Using changes in vegetation communities as a proxy, Marcos et al. [12] investigated the vegetation history of the last three millennia in highland Patagonia, in the far south of South America, with the aim of helping to elucidate the palaeoclimate of the region. A combination of modern pollen studies and a radiocarbon-dated pollen profile allowed the reconstruction of past plant communities, showing that various combinations of grass/shrub steppe taxa with patches of open woodland dominated the vegetation at the start of the study period, governed by the climatic influence of westerly wind systems, their relative strength and rainfall variability. Climate was shown to have been very variable in the later Holocene with periods of great aridity, when fire became an ecological factor, resulting in alternation between grass steppe and shrub steppe conditions. The area became very arid at the start of the last millennium, conditions that have lasted to the present.
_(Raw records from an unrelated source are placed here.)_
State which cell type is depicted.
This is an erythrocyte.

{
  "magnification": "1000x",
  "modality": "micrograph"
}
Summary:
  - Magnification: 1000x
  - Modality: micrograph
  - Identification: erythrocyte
The paper by Goutiers and Carcaillet [13] presents the results of a biogeochemistry and sedimentology study of a shallow minerotrophic peat in upland southeast France, with the aim of identifying the main influences on local ecosystem history. Multiple AMS radiocarbon dates on plant macrofossils revealed the peat to have accumulated within the last two millennia, consistent with the age of similar fen peats in the region. Charcoal of any grain size was not present in the sediment, indicating the absence of local wildfires during this lengthy recent time period, unusually for this Mediterranean region, and perhaps indicating a grassland rather than woodland cover with little available potential fuel. Although variable during this recent period, climate does not seem to have had a major impact on the local ecosystem. The peat’s chemical composition was dominated by atmospheric input, which influenced the peat’s trophic status through time. Metallic trace element studies showed a heavy imprint of regional human activities such as mining and agriculture, as human influence on the ecosystem steadily increased throughout the period of peat deposition.

The final paper in this Special Issue returns to North America, where McAuliffe et al. [14] investigated the environmental record of a presently semi-arid site in the eastern Mojave Desert of the southwestern United States. Modern vegetation units in the study area were mapped in detail and distinct species associations identified, mainly comprising xeric grassland and low shrubs and succulents. Although vegetation development after the start of the Holocene was mainly driven by climate change, other factors played major roles in subsequent changes, particularly geomorphic and soil processes, including hydrology, colluviation, and erosion. Soil profiles in the study area, mainly of aeolian origin, were dated using OSL combined with previously published radiocarbon ages and range from Late Glacial to the late Holocene. Plant macrofossils recovered from ancient packrat middens within soils allow the reconstruction of local Holocene vegetation and record the changing relative altitudinal limits of pine and juniper shrub woodland through time. A progressive retreat of this woodland vegetation to higher altitudes can be traced through the Holocene, caused by steadily increasing aridity from its start, although there was a time-lag between climate change and vegetation response mainly controlled by changes in the other, more local, factors.